*Selected passage*
*** Block opens ***
Autocorrelation in one variable (e.g. plant distribution) could cause the same spatial pattern in another variable that depends on it (e.g. pollinator distribution). It’s wise to think about the process that causes the pattern for which you are designing an analysis.

1. Generalized Least Squares

I consider Generalized Least Squares (GLS) the simplest method in theory and in practice. It is easily adapted for phylogenetic correlation, in which case it is equivalent to Felsenstein’s independent contrasts. If an error distribution is non-normal, there’s a variation to use called Generalized Linear Mixed Models (GLMM). For all of these reasons, many people have used GLS for real data sets, and this in turn means that it is easy to find examples and explanations of the method. Unfortunately, statisticians don’t find the topic very interesting, so there is a lot of mathematical optimization behind the scenes that still needs to be done. I have run into difficulty when a dataset is big or contains complex structures. In addition, I have dug in to R packages with GLS functions, and some do not contain enough documentation for me to feel comfortable publishing analyses from them.
*** Block closes ***
*Exercise aim*
Pick up the passage on handling spatial autocorrelation right after its last sentence and keep writing in the same voice.

*Collected data*
*** Block opens ***
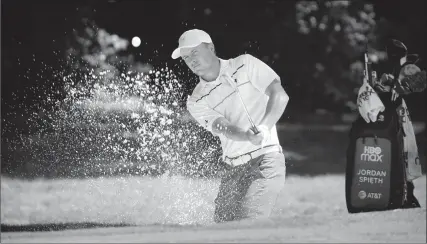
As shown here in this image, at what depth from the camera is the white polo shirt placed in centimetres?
491

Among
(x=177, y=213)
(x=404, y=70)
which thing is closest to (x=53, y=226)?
(x=177, y=213)

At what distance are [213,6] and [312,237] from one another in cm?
176

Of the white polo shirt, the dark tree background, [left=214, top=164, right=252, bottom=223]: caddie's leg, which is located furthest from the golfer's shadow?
the white polo shirt

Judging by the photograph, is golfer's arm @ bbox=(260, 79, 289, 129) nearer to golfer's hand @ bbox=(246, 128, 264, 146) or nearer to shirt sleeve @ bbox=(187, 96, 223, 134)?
golfer's hand @ bbox=(246, 128, 264, 146)

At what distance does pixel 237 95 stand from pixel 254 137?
0.29 metres

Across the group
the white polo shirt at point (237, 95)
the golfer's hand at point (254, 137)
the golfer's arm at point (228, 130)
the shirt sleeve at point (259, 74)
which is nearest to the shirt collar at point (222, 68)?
the white polo shirt at point (237, 95)

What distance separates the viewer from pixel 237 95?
4914mm

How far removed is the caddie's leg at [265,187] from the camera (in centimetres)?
493

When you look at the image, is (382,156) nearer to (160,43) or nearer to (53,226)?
(160,43)

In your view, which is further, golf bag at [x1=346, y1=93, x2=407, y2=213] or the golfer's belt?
golf bag at [x1=346, y1=93, x2=407, y2=213]

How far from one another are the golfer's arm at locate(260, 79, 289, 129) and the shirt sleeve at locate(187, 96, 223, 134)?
321mm

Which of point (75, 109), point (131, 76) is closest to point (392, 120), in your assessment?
point (131, 76)

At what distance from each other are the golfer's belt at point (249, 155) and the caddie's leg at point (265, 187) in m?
0.03

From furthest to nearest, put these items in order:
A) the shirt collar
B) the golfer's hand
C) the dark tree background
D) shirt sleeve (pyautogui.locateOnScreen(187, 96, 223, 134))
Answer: the dark tree background, shirt sleeve (pyautogui.locateOnScreen(187, 96, 223, 134)), the shirt collar, the golfer's hand
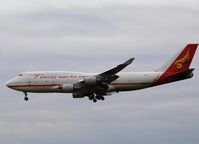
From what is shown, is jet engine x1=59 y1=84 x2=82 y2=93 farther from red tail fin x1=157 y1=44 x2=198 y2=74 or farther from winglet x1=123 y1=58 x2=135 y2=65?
red tail fin x1=157 y1=44 x2=198 y2=74

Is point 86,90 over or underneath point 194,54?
underneath

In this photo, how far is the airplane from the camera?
5797 cm

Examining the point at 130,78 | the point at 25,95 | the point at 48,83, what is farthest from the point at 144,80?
the point at 25,95

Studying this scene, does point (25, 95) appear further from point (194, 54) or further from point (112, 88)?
point (194, 54)

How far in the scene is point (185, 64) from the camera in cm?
6106

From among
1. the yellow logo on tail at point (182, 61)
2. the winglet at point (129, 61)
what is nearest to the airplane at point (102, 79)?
the yellow logo on tail at point (182, 61)

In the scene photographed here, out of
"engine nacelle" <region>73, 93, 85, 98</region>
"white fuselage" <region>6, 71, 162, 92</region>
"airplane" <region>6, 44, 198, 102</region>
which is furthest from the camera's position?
"engine nacelle" <region>73, 93, 85, 98</region>

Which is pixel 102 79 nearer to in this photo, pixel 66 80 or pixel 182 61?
pixel 66 80

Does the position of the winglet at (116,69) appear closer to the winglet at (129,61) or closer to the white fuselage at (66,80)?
the winglet at (129,61)

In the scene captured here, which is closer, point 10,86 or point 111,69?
point 111,69

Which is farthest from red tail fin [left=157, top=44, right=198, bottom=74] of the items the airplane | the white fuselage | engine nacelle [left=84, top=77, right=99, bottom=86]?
engine nacelle [left=84, top=77, right=99, bottom=86]

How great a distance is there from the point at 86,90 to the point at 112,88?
3394 millimetres

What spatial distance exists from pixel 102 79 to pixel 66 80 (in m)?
5.03

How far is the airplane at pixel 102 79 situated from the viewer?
5797cm
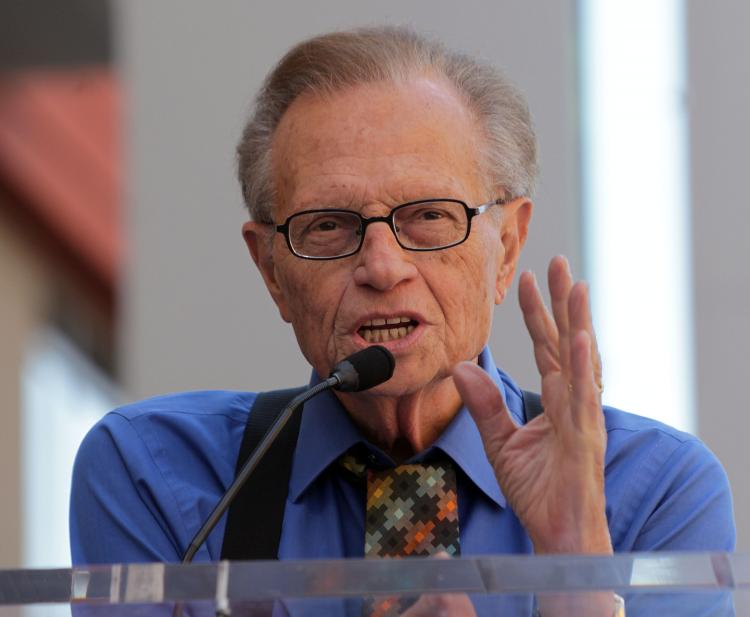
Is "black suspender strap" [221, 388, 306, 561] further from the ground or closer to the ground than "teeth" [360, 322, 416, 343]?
closer to the ground

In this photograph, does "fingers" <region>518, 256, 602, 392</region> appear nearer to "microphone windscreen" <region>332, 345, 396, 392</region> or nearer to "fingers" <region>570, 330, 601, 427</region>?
"fingers" <region>570, 330, 601, 427</region>

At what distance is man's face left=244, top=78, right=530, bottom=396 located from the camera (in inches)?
74.7

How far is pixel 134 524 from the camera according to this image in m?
1.96

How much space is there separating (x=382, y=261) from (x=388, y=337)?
3.9 inches

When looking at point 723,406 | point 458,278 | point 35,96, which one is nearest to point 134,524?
point 458,278

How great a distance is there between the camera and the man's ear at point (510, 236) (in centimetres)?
208

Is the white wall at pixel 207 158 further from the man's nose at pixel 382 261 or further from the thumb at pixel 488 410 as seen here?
the thumb at pixel 488 410

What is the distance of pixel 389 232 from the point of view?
75.6 inches

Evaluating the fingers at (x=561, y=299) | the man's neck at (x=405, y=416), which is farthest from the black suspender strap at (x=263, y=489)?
the fingers at (x=561, y=299)

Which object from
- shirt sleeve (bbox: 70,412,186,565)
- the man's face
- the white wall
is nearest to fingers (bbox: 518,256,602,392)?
the man's face

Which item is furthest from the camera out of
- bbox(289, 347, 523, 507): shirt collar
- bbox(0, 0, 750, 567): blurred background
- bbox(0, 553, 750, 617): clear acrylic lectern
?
bbox(0, 0, 750, 567): blurred background

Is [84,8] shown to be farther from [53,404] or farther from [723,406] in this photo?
[723,406]

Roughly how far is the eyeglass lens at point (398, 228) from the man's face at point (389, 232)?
13mm

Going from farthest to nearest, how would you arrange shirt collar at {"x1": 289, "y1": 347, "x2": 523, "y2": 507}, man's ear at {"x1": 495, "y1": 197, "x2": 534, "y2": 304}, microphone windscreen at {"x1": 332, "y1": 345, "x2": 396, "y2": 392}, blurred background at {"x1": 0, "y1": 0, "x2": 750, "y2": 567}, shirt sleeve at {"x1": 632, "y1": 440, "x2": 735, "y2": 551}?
blurred background at {"x1": 0, "y1": 0, "x2": 750, "y2": 567} → man's ear at {"x1": 495, "y1": 197, "x2": 534, "y2": 304} → shirt collar at {"x1": 289, "y1": 347, "x2": 523, "y2": 507} → shirt sleeve at {"x1": 632, "y1": 440, "x2": 735, "y2": 551} → microphone windscreen at {"x1": 332, "y1": 345, "x2": 396, "y2": 392}
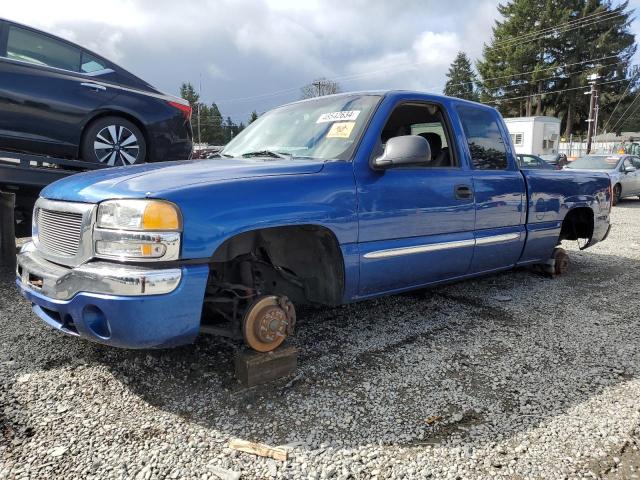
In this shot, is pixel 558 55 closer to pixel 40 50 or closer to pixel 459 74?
pixel 459 74

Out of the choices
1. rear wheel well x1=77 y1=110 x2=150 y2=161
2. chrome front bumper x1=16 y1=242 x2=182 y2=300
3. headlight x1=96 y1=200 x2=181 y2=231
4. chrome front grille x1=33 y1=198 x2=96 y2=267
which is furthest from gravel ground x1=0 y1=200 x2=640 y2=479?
rear wheel well x1=77 y1=110 x2=150 y2=161

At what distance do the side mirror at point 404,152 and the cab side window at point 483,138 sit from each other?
1061 mm

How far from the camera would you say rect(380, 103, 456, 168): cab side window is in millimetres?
3770

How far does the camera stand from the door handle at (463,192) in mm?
3637

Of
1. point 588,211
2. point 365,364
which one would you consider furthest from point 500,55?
point 365,364

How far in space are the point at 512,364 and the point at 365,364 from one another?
37.7 inches

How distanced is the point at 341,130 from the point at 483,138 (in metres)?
1.53

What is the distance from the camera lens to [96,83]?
182 inches

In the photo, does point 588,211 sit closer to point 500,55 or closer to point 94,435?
point 94,435

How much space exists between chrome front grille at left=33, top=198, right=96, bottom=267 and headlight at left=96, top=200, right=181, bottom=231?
15 centimetres

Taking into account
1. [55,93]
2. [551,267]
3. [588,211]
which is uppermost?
[55,93]

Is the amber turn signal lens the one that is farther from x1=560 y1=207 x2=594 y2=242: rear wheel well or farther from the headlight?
x1=560 y1=207 x2=594 y2=242: rear wheel well

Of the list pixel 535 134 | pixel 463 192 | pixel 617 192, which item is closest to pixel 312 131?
pixel 463 192

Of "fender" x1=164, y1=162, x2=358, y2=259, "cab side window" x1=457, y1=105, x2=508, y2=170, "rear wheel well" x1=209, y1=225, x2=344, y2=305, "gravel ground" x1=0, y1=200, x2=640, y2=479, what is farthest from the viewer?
"cab side window" x1=457, y1=105, x2=508, y2=170
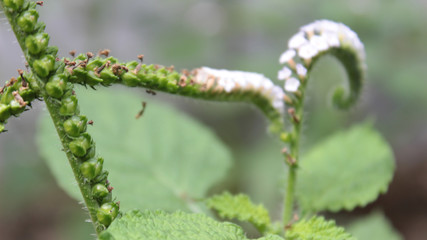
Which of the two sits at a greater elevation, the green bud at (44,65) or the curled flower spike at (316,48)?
the curled flower spike at (316,48)

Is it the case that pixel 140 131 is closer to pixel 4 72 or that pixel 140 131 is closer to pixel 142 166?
pixel 142 166

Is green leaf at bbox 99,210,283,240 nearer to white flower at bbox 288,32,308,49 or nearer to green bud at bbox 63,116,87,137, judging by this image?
green bud at bbox 63,116,87,137

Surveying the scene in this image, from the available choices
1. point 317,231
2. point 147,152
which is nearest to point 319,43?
point 317,231

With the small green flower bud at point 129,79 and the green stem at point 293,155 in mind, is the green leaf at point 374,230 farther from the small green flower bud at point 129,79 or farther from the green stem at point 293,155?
the small green flower bud at point 129,79

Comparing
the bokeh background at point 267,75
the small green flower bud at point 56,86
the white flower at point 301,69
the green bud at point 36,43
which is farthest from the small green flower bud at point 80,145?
the bokeh background at point 267,75

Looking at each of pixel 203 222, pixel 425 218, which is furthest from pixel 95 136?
pixel 425 218

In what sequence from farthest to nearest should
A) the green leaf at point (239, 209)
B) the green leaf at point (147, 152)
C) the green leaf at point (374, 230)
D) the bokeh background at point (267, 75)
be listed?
1. the bokeh background at point (267, 75)
2. the green leaf at point (374, 230)
3. the green leaf at point (147, 152)
4. the green leaf at point (239, 209)
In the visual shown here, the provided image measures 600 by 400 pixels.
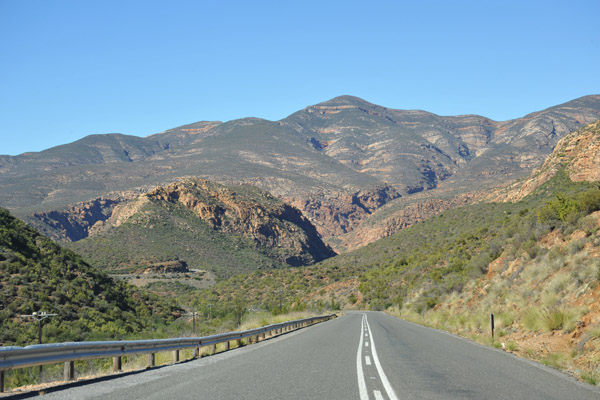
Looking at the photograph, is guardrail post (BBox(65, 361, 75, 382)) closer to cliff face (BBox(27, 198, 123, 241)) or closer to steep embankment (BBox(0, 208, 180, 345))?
steep embankment (BBox(0, 208, 180, 345))

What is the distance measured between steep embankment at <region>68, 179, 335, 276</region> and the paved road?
73517 mm

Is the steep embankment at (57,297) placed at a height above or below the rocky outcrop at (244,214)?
below

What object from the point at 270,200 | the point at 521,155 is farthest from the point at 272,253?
the point at 521,155

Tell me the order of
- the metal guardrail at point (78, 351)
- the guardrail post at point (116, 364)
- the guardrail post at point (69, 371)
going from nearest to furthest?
the metal guardrail at point (78, 351) → the guardrail post at point (69, 371) → the guardrail post at point (116, 364)

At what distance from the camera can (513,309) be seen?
1820 cm

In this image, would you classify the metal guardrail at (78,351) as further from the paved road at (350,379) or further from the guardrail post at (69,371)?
the paved road at (350,379)

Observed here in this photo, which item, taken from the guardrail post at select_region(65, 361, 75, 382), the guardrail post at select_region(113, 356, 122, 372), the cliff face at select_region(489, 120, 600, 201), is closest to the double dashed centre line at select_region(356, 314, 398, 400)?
the guardrail post at select_region(113, 356, 122, 372)

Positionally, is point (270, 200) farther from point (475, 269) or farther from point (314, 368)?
point (314, 368)

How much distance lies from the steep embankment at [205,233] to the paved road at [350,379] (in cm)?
7352

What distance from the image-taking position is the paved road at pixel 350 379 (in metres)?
7.47

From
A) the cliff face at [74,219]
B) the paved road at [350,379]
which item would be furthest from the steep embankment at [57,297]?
the cliff face at [74,219]

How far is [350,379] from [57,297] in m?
26.0

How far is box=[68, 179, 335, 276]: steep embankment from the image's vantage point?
287 ft

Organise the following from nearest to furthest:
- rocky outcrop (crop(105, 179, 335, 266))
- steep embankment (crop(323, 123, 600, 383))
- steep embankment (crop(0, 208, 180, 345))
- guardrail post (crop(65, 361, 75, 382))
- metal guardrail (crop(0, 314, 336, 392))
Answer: metal guardrail (crop(0, 314, 336, 392)) < guardrail post (crop(65, 361, 75, 382)) < steep embankment (crop(323, 123, 600, 383)) < steep embankment (crop(0, 208, 180, 345)) < rocky outcrop (crop(105, 179, 335, 266))
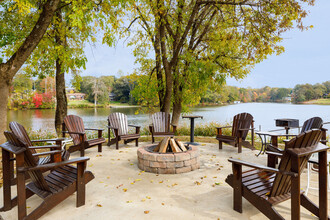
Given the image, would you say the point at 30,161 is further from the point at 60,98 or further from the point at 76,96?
the point at 76,96

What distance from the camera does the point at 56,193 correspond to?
2.22 meters

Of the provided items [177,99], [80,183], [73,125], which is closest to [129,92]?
[177,99]

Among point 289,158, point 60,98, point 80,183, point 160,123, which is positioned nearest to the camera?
point 289,158

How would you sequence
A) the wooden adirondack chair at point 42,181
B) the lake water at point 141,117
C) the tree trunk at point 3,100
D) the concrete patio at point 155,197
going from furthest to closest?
the lake water at point 141,117, the tree trunk at point 3,100, the concrete patio at point 155,197, the wooden adirondack chair at point 42,181

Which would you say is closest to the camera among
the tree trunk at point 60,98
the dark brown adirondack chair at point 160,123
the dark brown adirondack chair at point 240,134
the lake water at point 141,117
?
the dark brown adirondack chair at point 240,134

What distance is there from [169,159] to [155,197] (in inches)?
37.4

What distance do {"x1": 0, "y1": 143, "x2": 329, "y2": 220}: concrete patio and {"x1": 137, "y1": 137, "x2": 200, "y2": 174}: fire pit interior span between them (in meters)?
0.11

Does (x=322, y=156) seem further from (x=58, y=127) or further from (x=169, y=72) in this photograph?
(x=58, y=127)

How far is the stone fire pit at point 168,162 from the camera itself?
3.63 m

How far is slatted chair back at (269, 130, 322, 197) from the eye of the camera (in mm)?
1878

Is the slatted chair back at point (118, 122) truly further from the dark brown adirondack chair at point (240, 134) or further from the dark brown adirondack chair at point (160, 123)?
the dark brown adirondack chair at point (240, 134)

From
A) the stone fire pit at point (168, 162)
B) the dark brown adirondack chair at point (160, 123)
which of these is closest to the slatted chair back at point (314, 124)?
the stone fire pit at point (168, 162)

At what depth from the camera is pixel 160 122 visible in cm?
638

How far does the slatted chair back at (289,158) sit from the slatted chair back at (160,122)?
439 cm
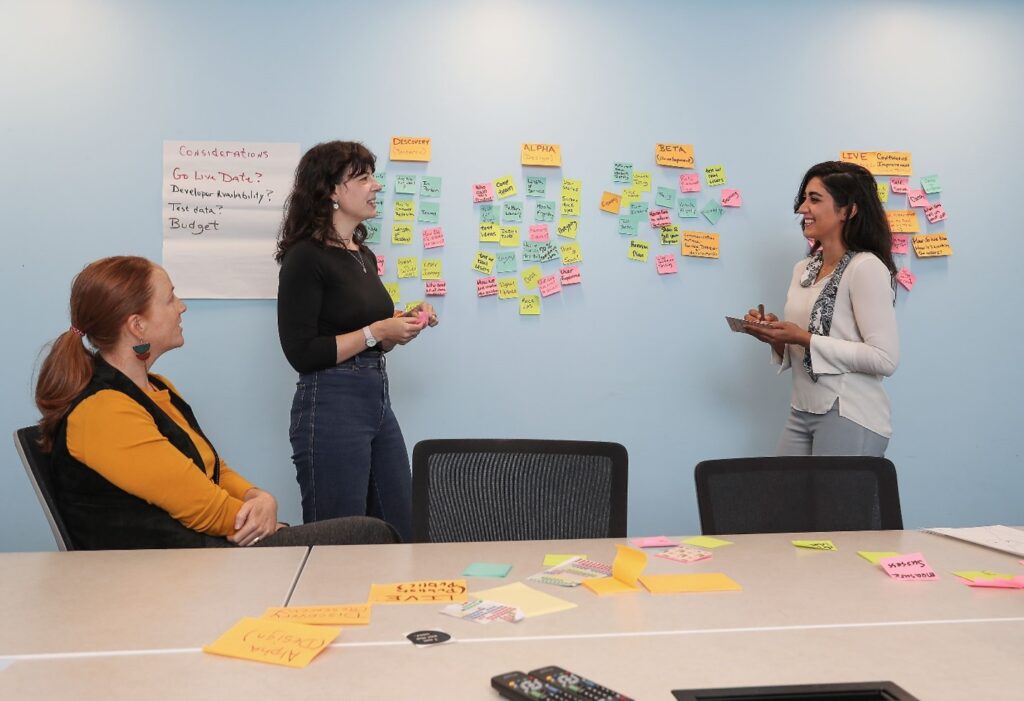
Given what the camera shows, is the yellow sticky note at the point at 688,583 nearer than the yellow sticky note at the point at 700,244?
Yes

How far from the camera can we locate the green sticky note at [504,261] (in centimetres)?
339

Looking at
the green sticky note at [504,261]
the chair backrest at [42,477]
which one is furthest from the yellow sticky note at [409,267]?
*** Block closes ***
*Response*
2. Generalized Estimating Equations

In contrast to GLS, Generalized Estimating Equations (GEE) have a strong mathematical basis. However, perhaps exactly because of this equation-heavy nature (as the name suggests) I have not seen as many cases where people used the method. Paradis and Claude wrote about GEE in detail, and claimed that it analyzes discrete states (e.g. in species traits) better than does GLS. Both GEE and GLS estimate correlation structures in the form of a matrix; a technical difference is that the matrix reflects correlation in GEE and variance-covariance in GLS. Also, GEE subsets the data as a preliminary step, which gets around some of the optimization problems I mentioned above for GLS. As a starting point for implementing GEE, I suggest the supplemental code by Dormann and others.

3. Eigenvector Maps

There are good examples of analysis with Eigenvector Maps (EM) to draw on from the literature, as well as many variations (e.g. Moran’s Eigenvector Maps, Principal Coordinate Analysis of Neighbour Matrices, Asymmetric Eigenvector Maps, Phylogenetic Eigenvector Regression/Mapping, plus the related category of autocovariate regression). One downside is that results from the method are tricky to interpret. Rather than a single kind of output, response variance is partitioned into 4 components representing different combinations of causal factors.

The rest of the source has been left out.